Editor’s Introduction

Stuart Moulthrop

School of Communications Design
University of Baltimore
samoulthrop@ubmail.ubalt.edu

 

Decorating the Corpse: Hypertext After the Web

 

Not long ago I learned that in 1997-98, two new literary prizes will be given for work in hypertext, one in the U.S. and one in Europe. When I reported this to a certain writer well versed in “new media,” I received an interesting answer. The givers of the prizes are very kind, the writer said, “but they are pinning medals on a corpse.” My correspondent thought that creative hypertext had a fine future behind it but little in the way of prospects. It was an idea whose time had been.Writers say these things. Sometimes, as in the case just mentioned, we speak from despair, fearing that the audience for serious work may be collapsing to a singularity. At other times the lament that X is lost may serve as prelude to hubris, for instance when the mourner believes that a bright and promising meta-X (of his own invention) is coming with the dawn. Writing is dead!–and not a moment too soon–long live my kind of writing! Because they can be disingenuous in this way, literary mass obituaries should never be taken at face value. The reader is warned.

 

Yet if one has time and inclination to worry about such things, there are reasons to be concerned about hypertext. Until recently the United States had two major publishers of substantial work in new media: Eastgate Systems and the Voyager Company. After struggling to create a market for CD-ROMs with admirable production values and strong literary sensibilities, Voyager has left the field. Eastgate carries on, and other ventures, perhaps by university presses and non-U.S. firms, may compensate in some measure for Voyager’s absence. Still, the implications are troubling.

### Data extract:
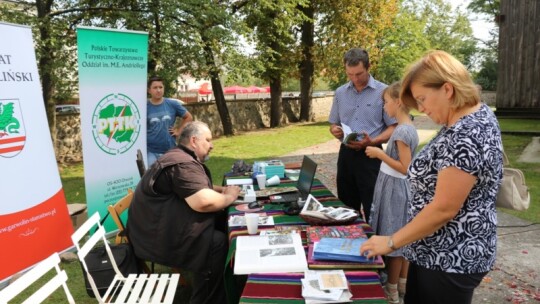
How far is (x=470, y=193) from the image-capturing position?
160cm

### Exercises:
1. According to the editor's introduction, which two companies were until recently the major U.S. publishers of substantial work in new media?
2. Print the editor's introduction from "Yet if one has" up to and including "implications are troubling.".
The data comes from a different source than the editor's introduction.

### Results of the exercise:
1. Eastgate Systems and the Voyager Company.

2.
Yet if one has time and inclination to worry about such things, there are reasons to be concerned about hypertext. Until recently the United States had two major publishers of substantial work in new media: Eastgate Systems and the Voyager Company. After struggling to create a market for CD-ROMs with admirable production values and strong literary sensibilities, Voyager has left the field. Eastgate carries on, and other ventures, perhaps by university presses and non-U.S. firms, may compensate in some measure for Voyager’s absence. Still, the implications are troubling.